John Jenkins, Window Shopping In Nashville. Album Review.

Liverpool Sound and Vision Rating 9/10

Epics come and epics go, some will stand the test of time and others fall into the trap of becoming side-lined, browning with age, bleached in part by the weather streaming against the frames and forgotten, a dusty reminder of what they once stood for in the pantheon of music.

Epics in their own right, the length of the songs on offer, the time taken to put down the songs, the realisation on behalf of the listener that what they are hearing is not just a collection of songs, but instead weaved moments of introspective thought, actions and deeds. When placed over the time of a double album, the musician is able to delve further into their own psyche and what can come pouring out, isn’t just a narrative but more like the memory of what it was like to go Window Shopping In Nashville.

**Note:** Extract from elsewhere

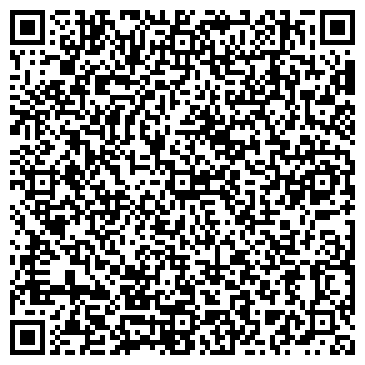 QR-код с контактной информацией организации "Лига Мастеров"  Подольск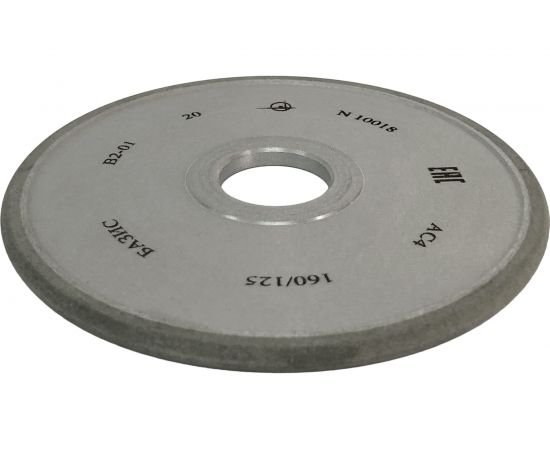 Круг радиусный алмазный БАЗИС АС4 В2-01 1FF1 (150х6х5х3х32мм; 160/125) ПАИ 4820235011352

Some albums don’t have the epic tag readily to hand but as the listener goes through the tracks on offer, they cannot but help notice the place in which it will come to take in their collections and in the hearts. It could be suggested that John Jenkins has been working up to this moment in the last few years, a man to whom music has been a life-long pursuit, now finds that the musical high street, which was only open at certain times, has now every opportunity to see what has been adorned in every shop window.

It is always heartening to hear Mr. Jenkins present new music, surrounding himself with the very best of musicians available; in this new album’s case though he has excelled himself as Window Shopping In Nashville is more like an orchestra, a flavoured who’s who of the Liverpool scene. With contributions from Scott Poley, Chris Howard, Scott Whitley, Justin Johnson, Jake Woodruff, Amy Chalmers, Camilla Alice Sky, Vanessa Murray, Megan Louise, Ian Davies, Alan O’ Hare, Marc Melsander, Jon Lawton, Denis Parkinson, David Nixon, Stuart Todd and Etienne Girard, that shop window is expansive, ceremonial and full of the trappings of musical wealth.

Tracks such as the beautiful Silhouettes, Grounded in the Mire, The Unopened Letter, Louise, Too Much Drinking On A Sunday, Miss Red Shoes, So Far Away and It Hurts Too Much (When I’m With You) all find their way to the front of the window and gleam with the anchor of truth attached to them, covered in best buy signs and part of the epic that truly hits home and stays, never wavering, never fading.

A much loved Liverpool musician, John Jenkins has continually soared and surprised, in Window Shopping In Nashville the Americana and the local stir together and the at ease feel is passionate and full of the two genre’s appeal.

John Jenkins launches Window Shopping In Nashville on November 24th at Studio 2, Parr Street, Liverpool.